2) DevOps deploy the workload using hand-offs to tools like Chef, Saltstack, Puppet or Ansible. This approach leverages the community scripts (Cookbooks, Modules, Playbooks) for the workload with the critical ability to create a tuned environment and inject the needed parameters directly into the scripts. A critical lesson we learned going from Crowbar v1 to v2 was for our scripts to have crisp attribute input/output boundary to avoid embedding environmental knowledge into the code.

While I’m casting this in Crowbar terms, I see this approach to metal as coming into the market by force fuels by a desire for containers-on-metal and devops-on-metal.

Let’s look at some of the unique and shared use-cases for each approach:

Metal API	Both	Metal Cluster
Easy Cloud to Metal Migration Minimal Tool Customization	Portability of DevOps Scripts Take advantage of power cycling Enables constant refresh cycles	Leverage Hardware features Advanced Network topologies

In either case, you have to handle bespoke (hipster word for custom) steps in the provisioning flow that are unique to the your operational needs.
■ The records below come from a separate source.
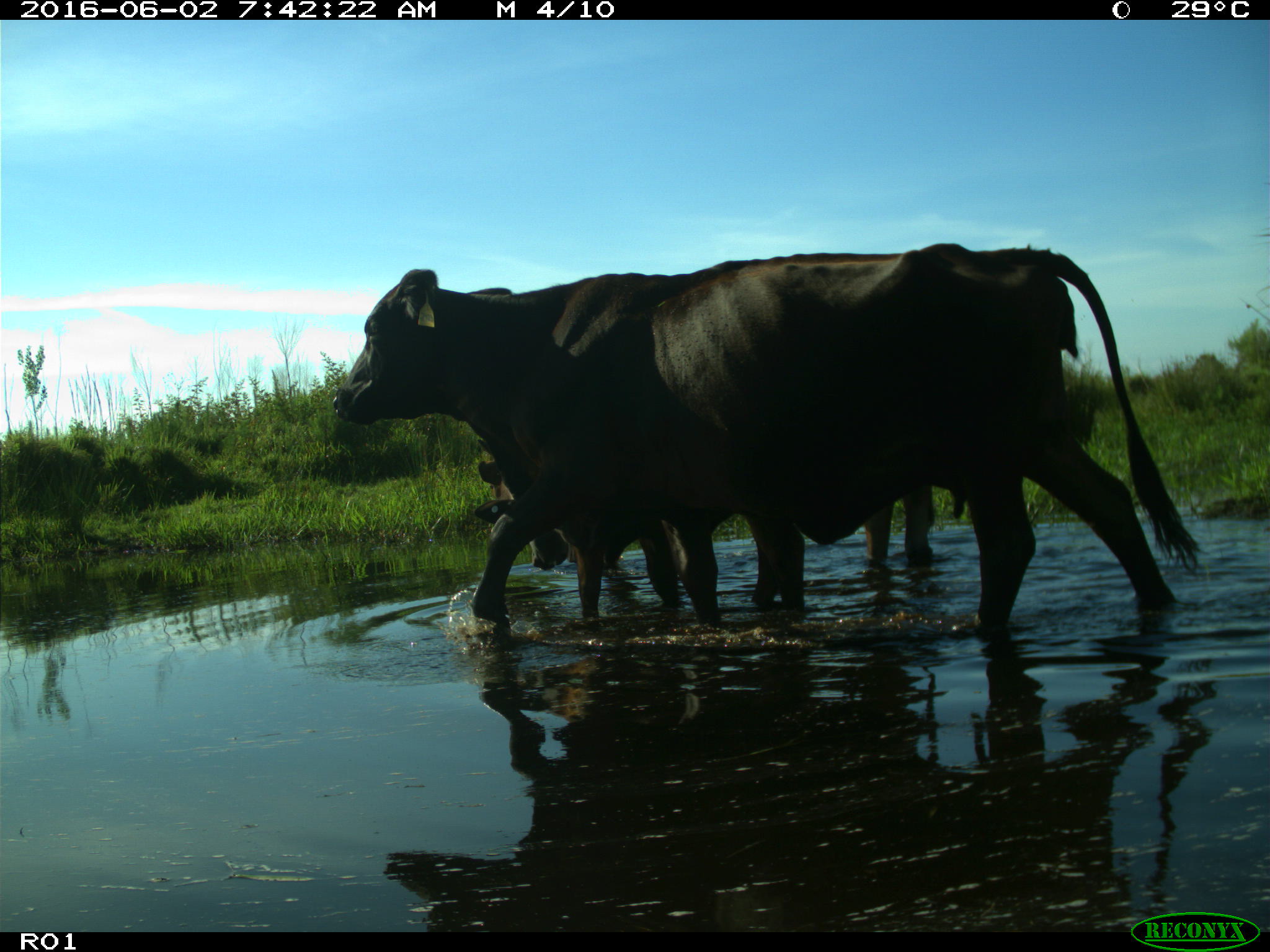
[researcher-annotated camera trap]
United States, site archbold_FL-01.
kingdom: Animalia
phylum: Chordata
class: Mammalia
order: Artiodactyla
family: Bovidae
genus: Bos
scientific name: Bos taurus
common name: domestic cow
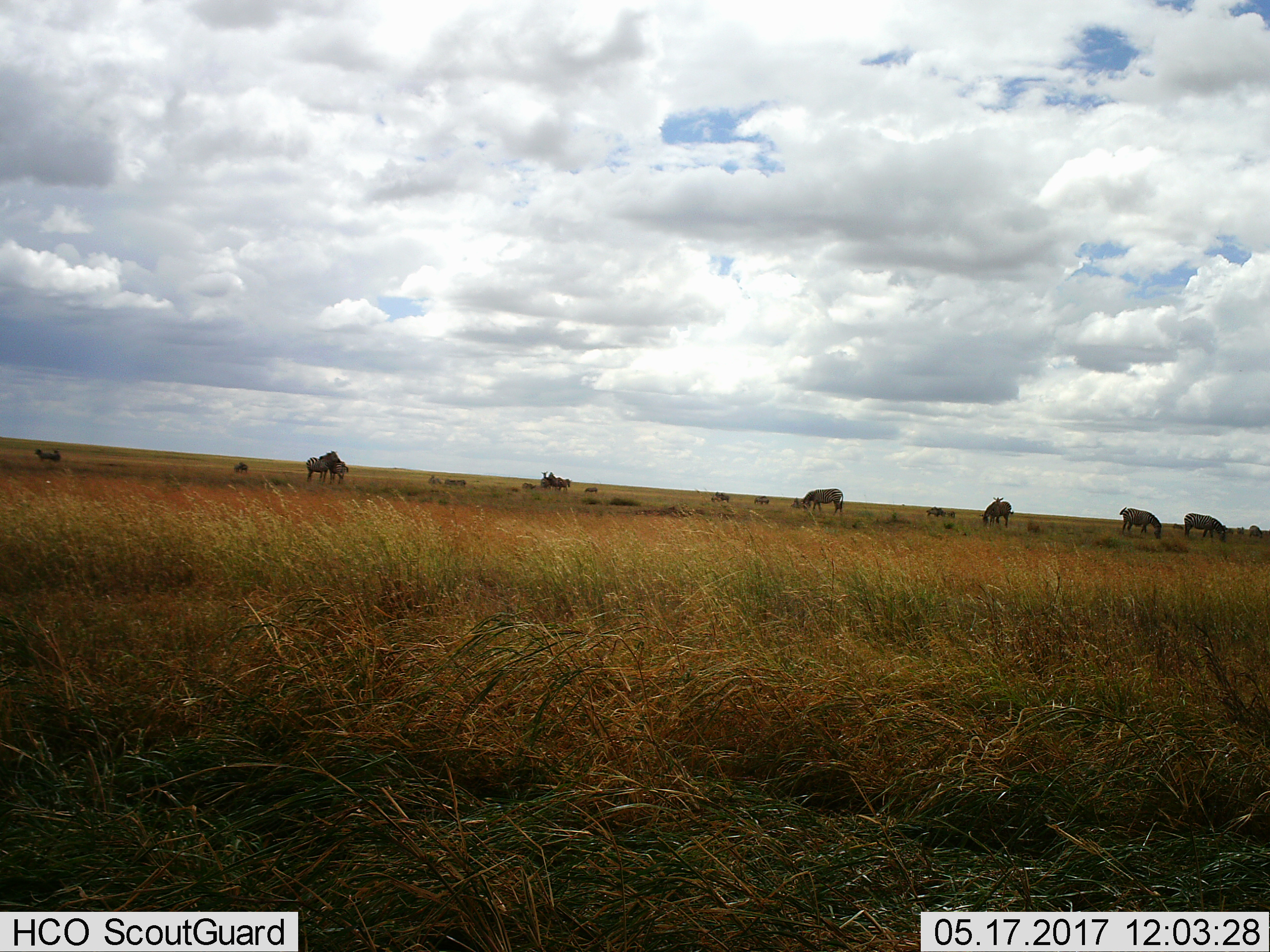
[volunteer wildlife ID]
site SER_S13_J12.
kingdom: Animalia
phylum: Chordata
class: Mammalia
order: Perissodactyla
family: Equidae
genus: Equus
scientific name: Equus quagga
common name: plains zebra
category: zebraplains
Zebraplains (plains zebra) (Equus quagga), count 11-50. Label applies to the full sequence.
Our experience is that each site (even each server!) is unique in some incremental way. For example, one site may require teamed networks with VLANs while another requires flat networks with an SDN layer.

These differences are not mistakes or errors: the reality of physical ops and individual operational choices mean that there are a lot of valid configurations. Rather than attempt the Sisyphean task of enforced conformity, we work to abstract differences so that they can be ignored when they are not material.

In the end, the choices are not mutually exclusive. Metal APIs are often faster but harder to optimize. You can use them to get started quickly and then invest time to optimize a cluster for long term operations. The underlying physical orchestration can support both.

Are you looking at getting closer to metal? Which of the options above makes the most sense to you? I’d love to hear about your use-cases, architecture and configuration requirements.